* **Document passage**
───

So, where were we? I’m more of a “spur of the moment” or “stream of consciousness” writer, so there’s a lot to keep track of in recap style posts. When I first started writing this (Pt. 1), I was on my way to Syracuse, NY from Santa Cruz, CA to visit a dear friend. It was going to be some quiet time to get some work done, relax, and get organized a bit. I’m picking this post back up at Pt. 2, sitting 17 stories above Atlantic Center in Brooklyn, NY, after a snowstorm caused power outages that are preventing me from heading to Boston, MA sitting in a Starbucks in Atlantic Center in Brooklyn, NY. I’ve been talking to people about heading to LA. Work may be taking me back to Seattle. I have some plans for this upcoming New Year… but I’m getting ahead of myself.

───

* **Data extract**
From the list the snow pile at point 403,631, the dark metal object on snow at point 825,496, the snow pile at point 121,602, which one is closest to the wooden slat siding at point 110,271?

───

* **Task**
Return everything in the travel recap passage from "So, where were" down to "ahead of myself.", reproduced word for word.

* **Solution to this problem**
So, where were we? I’m more of a “spur of the moment” or “stream of consciousness” writer, so there’s a lot to keep track of in recap style posts. When I first started writing this (Pt. 1), I was on my way to Syracuse, NY from Santa Cruz, CA to visit a dear friend. It was going to be some quiet time to get some work done, relax, and get organized a bit. I’m picking this post back up at Pt. 2, sitting 17 stories above Atlantic Center in Brooklyn, NY, after a snowstorm caused power outages that are preventing me from heading to Boston, MA sitting in a Starbucks in Atlantic Center in Brooklyn, NY. I’ve been talking to people about heading to LA. Work may be taking me back to Seattle. I have some plans for this upcoming New Year… but I’m getting ahead of myself.